« Une part croissante d’actifs travaille avec une maladie chronique, comment s’adapter à eux ?”

De la série House of cards.

La sociologue Anne-Marie Waser a mené avec Dominique Lhuillier plusieurs recherches actions sur « Vivre et travailler avec une maladie chronique ». Elle a co-organisé au CNAM le colloque « Santé dégradée, santé négociée. Le travail en question » les 1er et 2 décembre 2016, auquel ont assisté plus de six cents quarante professionnels de la santé au travail.

Travailler avec une maladie chronique se révèle-t- il plus difficile qu’avant ?

Avant, le modèle de la santé au travail était celui de la maladie aiguë. Une pathologie, un arrêt de travail, puis le retour au travail comme si de rien n’était. Avec les transformations du travail, les évolutions des possibilités et des modes de traitement, l’attention plus grande portée aux troubles psychiques, le recul de l’âge de départ à la retraite et le vieillissement de la population dite active, on se retrouve avec une part croissante d’actifs touchés par une ou plusieurs maladies chroniques. Ces actifs combinent santé altérée et travail, maintien dans l’emploi ou recherche d’emploi.

En France, on estime que près de 10 millions de personnes en âge de travailler sont concernées par une ou plusieurs maladies, troubles ou handicaps qui limitent leurs capacités. Les pathologies chroniques comportent deux traits communs : la durée de la maladie qui ne permet plus de l’aborder comme une parenthèse dans le cours d’une vie et une obligation de gérer de la chronicité dans toutes les sphères de la vie sociale, y compris au travail. Pourtant, le malade ou la maladie sont encore perçus comme une anomalie, une pause dans une vie qui doit se refermer au plus vite pour retrouver la vie d’avant. La place du malade serait celle que lui assigne l’arrêt maladie, hors du travail, dans la suspension du contrat de travail.

Les salariés concernés souhaitent-ils généralement continuer à travailler ?

Tout à fait. Comme le montrent plusieurs études qualitatives sur la vie des personnes touchées par une maladie chronique et en âge de travailler, une majorité d’entre elles souhaite poursuivre ou reprendre une activité, non seulement pour des raisons financières, pour l’intérêt que peuvent revêtir l’activité et les relations au travail mais aussi parce que l’activité est un puissant instrument de dégagement de l’emprise de la maladie et de l’enfermement dans le statut social de malade.

Pour favoriser le maintien dans l’emploi des travailleurs fragilisés, quelles solutions novatrices, sortant des approches individualisantes, sont à privilégier ?

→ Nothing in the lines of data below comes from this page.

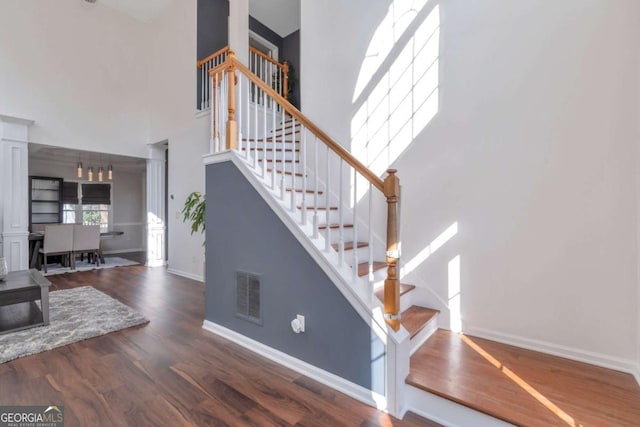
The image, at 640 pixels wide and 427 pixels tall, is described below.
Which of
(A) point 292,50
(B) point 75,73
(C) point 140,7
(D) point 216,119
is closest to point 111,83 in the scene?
(B) point 75,73

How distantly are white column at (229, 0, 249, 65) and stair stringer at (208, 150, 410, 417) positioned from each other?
3.03m

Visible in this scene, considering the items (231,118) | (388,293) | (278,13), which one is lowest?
(388,293)

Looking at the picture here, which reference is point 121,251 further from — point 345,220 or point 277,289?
point 277,289

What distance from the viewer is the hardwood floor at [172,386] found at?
5.63ft

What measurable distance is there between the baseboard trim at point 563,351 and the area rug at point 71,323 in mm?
3365

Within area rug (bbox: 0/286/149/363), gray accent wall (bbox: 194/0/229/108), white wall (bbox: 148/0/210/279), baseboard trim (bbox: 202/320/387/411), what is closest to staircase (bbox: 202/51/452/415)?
baseboard trim (bbox: 202/320/387/411)

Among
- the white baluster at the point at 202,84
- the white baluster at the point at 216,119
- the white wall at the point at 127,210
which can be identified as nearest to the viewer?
the white baluster at the point at 216,119

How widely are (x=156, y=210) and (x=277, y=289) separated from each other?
5.32 m

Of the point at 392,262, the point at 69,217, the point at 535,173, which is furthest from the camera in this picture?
the point at 69,217

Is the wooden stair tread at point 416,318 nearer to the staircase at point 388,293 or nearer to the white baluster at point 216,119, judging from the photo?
the staircase at point 388,293

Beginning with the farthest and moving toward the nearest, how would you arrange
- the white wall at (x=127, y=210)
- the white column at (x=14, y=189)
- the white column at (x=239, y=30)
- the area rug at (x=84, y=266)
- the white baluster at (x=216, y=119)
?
1. the white wall at (x=127, y=210)
2. the area rug at (x=84, y=266)
3. the white column at (x=14, y=189)
4. the white column at (x=239, y=30)
5. the white baluster at (x=216, y=119)

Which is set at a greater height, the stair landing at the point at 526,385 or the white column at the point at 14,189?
the white column at the point at 14,189

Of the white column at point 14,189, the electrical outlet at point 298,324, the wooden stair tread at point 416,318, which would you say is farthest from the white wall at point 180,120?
the wooden stair tread at point 416,318

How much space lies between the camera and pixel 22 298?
2879mm
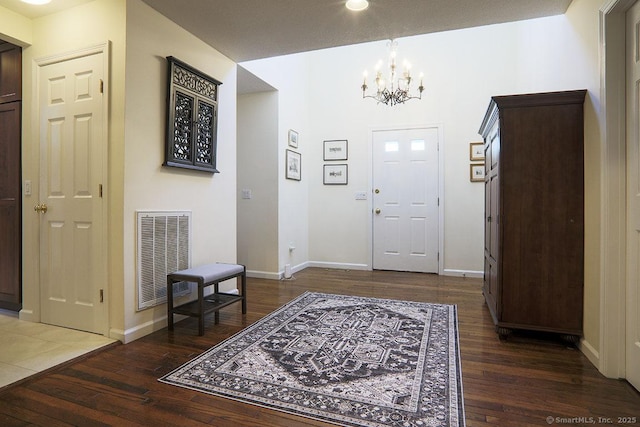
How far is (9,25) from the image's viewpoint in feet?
8.27

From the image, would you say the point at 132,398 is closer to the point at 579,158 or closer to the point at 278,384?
the point at 278,384

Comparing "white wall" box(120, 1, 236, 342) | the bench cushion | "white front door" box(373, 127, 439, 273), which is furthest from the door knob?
"white front door" box(373, 127, 439, 273)

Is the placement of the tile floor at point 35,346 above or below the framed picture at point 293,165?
below

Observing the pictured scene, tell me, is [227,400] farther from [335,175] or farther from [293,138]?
[335,175]

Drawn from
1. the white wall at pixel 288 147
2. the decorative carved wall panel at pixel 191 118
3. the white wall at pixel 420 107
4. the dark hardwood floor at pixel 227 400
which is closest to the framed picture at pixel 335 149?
the white wall at pixel 420 107

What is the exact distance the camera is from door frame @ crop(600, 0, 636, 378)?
1851 millimetres

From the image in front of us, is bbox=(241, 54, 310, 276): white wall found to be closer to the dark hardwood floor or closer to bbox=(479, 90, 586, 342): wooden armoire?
the dark hardwood floor

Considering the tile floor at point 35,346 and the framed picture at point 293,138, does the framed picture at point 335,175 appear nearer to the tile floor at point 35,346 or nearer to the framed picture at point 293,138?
the framed picture at point 293,138

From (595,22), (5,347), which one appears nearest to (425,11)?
(595,22)

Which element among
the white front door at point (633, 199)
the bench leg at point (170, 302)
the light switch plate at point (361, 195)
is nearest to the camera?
the white front door at point (633, 199)

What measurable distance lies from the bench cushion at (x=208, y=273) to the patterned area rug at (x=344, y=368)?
46cm

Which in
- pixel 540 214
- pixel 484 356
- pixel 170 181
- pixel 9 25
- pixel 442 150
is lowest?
pixel 484 356

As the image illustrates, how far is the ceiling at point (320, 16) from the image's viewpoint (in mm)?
2385

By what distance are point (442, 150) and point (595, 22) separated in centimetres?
270
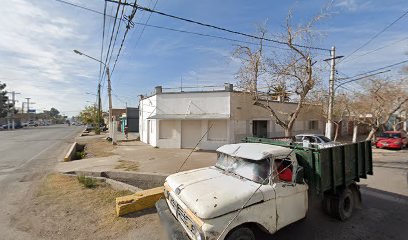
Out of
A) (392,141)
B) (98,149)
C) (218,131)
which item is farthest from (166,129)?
(392,141)

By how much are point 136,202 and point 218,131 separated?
1151 centimetres

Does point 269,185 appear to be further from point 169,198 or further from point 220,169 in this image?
point 169,198

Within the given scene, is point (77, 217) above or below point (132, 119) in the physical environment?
below

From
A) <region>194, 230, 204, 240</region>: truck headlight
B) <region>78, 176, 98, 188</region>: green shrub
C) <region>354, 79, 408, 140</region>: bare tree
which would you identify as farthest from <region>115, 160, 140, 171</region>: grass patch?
<region>354, 79, 408, 140</region>: bare tree

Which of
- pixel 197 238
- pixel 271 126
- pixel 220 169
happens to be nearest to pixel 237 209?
pixel 197 238

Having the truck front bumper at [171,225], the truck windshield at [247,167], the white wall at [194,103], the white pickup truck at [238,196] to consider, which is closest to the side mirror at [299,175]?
the white pickup truck at [238,196]

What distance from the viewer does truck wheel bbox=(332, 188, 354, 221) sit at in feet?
17.2

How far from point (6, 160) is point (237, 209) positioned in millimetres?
14472

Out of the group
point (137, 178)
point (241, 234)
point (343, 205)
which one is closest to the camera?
point (241, 234)

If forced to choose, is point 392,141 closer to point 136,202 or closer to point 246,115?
point 246,115

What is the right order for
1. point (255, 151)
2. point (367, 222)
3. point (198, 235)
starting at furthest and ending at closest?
point (367, 222) → point (255, 151) → point (198, 235)

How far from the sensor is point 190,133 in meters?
17.2

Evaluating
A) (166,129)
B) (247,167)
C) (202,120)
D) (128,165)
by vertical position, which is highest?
(202,120)

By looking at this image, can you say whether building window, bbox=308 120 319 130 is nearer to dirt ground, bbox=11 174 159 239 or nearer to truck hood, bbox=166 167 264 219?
dirt ground, bbox=11 174 159 239
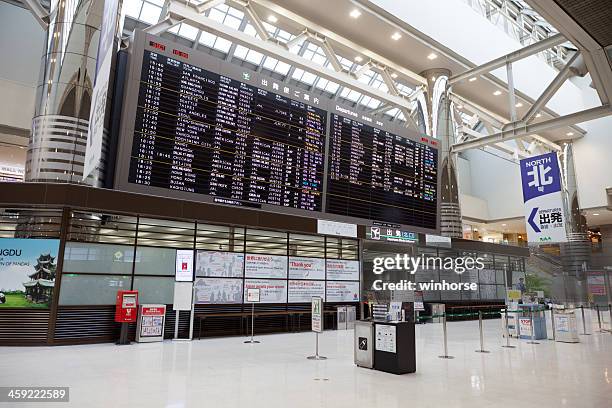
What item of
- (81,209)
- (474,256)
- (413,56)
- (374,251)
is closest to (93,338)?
(81,209)

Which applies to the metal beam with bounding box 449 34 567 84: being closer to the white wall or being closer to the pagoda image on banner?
the pagoda image on banner

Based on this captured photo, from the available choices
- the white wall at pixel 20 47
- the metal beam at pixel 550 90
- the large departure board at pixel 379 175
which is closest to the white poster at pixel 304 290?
the large departure board at pixel 379 175

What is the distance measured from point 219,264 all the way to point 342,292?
4137 mm

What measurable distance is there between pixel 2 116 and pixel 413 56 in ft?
42.1

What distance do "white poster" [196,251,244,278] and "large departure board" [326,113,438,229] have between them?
2923mm

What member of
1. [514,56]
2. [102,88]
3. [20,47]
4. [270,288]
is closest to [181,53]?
[270,288]

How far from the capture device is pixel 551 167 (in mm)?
9125

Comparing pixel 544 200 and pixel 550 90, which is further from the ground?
pixel 550 90

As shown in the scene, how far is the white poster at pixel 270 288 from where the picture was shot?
11.0 metres

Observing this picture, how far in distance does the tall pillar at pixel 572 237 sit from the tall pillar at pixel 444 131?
5.87m

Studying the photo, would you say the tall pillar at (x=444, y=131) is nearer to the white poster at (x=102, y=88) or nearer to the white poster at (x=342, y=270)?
the white poster at (x=342, y=270)

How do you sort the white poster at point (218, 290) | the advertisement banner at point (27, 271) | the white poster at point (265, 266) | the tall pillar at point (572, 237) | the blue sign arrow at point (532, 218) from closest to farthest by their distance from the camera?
the advertisement banner at point (27, 271) → the blue sign arrow at point (532, 218) → the white poster at point (218, 290) → the white poster at point (265, 266) → the tall pillar at point (572, 237)

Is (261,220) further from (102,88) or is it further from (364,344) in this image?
(102,88)

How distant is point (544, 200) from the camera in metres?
8.85
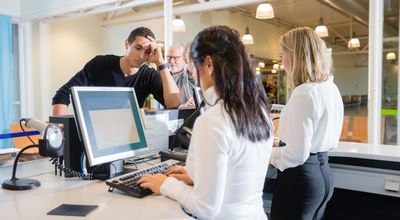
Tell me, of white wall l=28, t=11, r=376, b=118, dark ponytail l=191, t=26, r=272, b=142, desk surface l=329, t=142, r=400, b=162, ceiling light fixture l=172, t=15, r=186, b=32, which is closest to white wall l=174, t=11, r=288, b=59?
white wall l=28, t=11, r=376, b=118

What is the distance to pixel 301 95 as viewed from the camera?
1.69m

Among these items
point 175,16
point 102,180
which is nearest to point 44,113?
point 175,16

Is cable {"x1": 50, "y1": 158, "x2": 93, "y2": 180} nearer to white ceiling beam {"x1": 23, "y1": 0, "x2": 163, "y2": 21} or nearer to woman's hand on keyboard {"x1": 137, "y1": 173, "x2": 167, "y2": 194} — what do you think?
woman's hand on keyboard {"x1": 137, "y1": 173, "x2": 167, "y2": 194}

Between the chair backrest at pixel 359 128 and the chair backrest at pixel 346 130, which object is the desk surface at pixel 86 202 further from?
the chair backrest at pixel 346 130

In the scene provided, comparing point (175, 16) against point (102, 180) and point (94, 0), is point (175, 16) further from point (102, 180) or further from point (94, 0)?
point (102, 180)

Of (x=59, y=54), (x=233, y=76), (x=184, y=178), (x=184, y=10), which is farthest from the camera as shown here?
(x=59, y=54)

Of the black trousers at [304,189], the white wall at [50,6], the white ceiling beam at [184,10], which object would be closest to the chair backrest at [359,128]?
the white ceiling beam at [184,10]

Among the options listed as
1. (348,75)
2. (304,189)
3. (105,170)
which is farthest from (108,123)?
(348,75)

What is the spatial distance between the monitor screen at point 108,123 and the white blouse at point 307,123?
0.67 m

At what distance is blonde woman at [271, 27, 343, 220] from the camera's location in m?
1.68

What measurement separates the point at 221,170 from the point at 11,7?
542 cm

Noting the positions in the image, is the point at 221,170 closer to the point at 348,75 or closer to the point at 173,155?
the point at 173,155

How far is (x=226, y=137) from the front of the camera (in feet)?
3.34

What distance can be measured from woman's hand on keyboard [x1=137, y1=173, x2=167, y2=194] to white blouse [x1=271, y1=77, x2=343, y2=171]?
0.66 meters
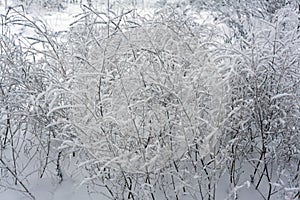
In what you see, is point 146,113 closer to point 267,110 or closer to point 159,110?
point 159,110

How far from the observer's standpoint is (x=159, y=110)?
2.46 m

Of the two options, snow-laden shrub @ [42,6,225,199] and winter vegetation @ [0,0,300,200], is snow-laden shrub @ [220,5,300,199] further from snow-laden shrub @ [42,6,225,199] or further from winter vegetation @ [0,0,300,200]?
snow-laden shrub @ [42,6,225,199]

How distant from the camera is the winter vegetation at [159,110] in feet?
7.76

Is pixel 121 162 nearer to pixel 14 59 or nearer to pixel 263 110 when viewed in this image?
pixel 263 110

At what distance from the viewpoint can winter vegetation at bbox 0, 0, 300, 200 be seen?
2365 mm

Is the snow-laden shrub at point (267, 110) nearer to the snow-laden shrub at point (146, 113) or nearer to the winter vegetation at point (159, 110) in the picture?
the winter vegetation at point (159, 110)

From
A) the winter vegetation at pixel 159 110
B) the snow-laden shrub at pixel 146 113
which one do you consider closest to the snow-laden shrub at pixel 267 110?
the winter vegetation at pixel 159 110

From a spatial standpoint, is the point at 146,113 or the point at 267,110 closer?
the point at 146,113

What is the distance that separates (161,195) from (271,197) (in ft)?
2.47

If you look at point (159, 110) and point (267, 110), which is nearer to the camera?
point (159, 110)

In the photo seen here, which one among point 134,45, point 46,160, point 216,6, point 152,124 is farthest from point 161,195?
point 216,6

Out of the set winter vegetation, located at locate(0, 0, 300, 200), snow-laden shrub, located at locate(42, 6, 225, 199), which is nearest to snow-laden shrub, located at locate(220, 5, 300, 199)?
winter vegetation, located at locate(0, 0, 300, 200)

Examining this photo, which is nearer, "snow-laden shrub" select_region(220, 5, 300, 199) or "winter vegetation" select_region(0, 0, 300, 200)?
"winter vegetation" select_region(0, 0, 300, 200)

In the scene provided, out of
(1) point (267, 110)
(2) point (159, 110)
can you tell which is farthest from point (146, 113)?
(1) point (267, 110)
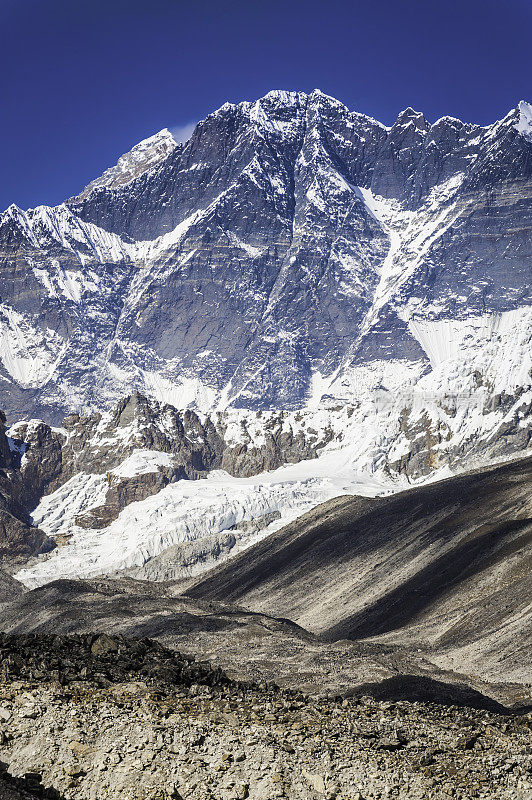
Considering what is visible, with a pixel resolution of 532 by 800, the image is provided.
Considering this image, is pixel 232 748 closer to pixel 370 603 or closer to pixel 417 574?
pixel 370 603

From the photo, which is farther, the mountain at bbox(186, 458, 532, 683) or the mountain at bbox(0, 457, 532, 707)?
the mountain at bbox(186, 458, 532, 683)

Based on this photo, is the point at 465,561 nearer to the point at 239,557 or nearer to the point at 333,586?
the point at 333,586

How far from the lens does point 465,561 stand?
3812 inches

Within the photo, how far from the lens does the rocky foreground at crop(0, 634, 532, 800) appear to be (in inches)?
835

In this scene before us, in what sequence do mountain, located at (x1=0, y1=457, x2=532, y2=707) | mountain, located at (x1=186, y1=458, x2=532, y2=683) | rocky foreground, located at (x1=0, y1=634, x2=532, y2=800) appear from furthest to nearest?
mountain, located at (x1=186, y1=458, x2=532, y2=683)
mountain, located at (x1=0, y1=457, x2=532, y2=707)
rocky foreground, located at (x1=0, y1=634, x2=532, y2=800)

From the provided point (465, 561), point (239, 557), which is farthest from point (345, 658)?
point (239, 557)

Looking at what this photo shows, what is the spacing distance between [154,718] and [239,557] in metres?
136

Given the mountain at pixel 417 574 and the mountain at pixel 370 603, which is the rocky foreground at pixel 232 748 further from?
the mountain at pixel 417 574

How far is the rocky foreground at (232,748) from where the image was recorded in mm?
21219

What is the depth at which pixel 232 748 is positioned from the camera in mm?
22562

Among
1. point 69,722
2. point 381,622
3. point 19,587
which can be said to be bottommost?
point 381,622

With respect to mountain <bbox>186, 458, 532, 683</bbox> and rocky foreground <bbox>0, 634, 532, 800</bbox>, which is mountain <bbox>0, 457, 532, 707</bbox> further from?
rocky foreground <bbox>0, 634, 532, 800</bbox>

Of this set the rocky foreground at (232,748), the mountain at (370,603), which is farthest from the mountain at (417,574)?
the rocky foreground at (232,748)

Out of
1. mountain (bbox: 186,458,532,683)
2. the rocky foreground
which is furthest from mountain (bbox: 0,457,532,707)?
the rocky foreground
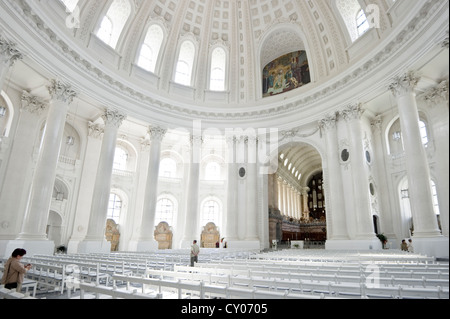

Pour contribuer à l’accompagnement des personnes vivant avec une maladie chronique, plusieurs offres de dispositifs se sont progressivement construites. Les psychologues y tiennent le plus souvent une place importante tant dans la définition des objectifs poursuivis et des cadres à élaborer que dans leur animation. Mais la part des dispositifs collectifs est en développement également du fait des apports du groupe à ces processus de reconstruction et d’apprentissage. L’espace du groupe, le partage d’expérience avec les pairs permet au sujet de ne pas s’effondrer et de soutenir le travail de subjectivation sollicité par l’irruption de la maladie et sa portée traumatique. Et ce d’autant plus que bien souvent la maladie met en péril les différentes appartenances du sujet. Souvent, ces dispositifs sont présentés comme des « groupes de parole ». Cette formule générique recouvre en réalité des objectifs, des conduites, des référentiels différents. Mais il existe d’autres types d’interventions, en entreprises cette fois, menées par des ergonomes notamment, autour d’une personne en situation de handicap ou avant un licenciement pour inaptitude par exemple. Dans certains dispositifs, l’ergonome analyse le travail au poste, ses contraintes et fait des propositions pour que la tâche soit facilitée: on ne part pas du malade mais du travail, pour que ce soit l’environnement, les collègues, l’organisation du service, de l’équipe qui s’adaptent aux limitations temporaires ou durables aux variations de capacités productives.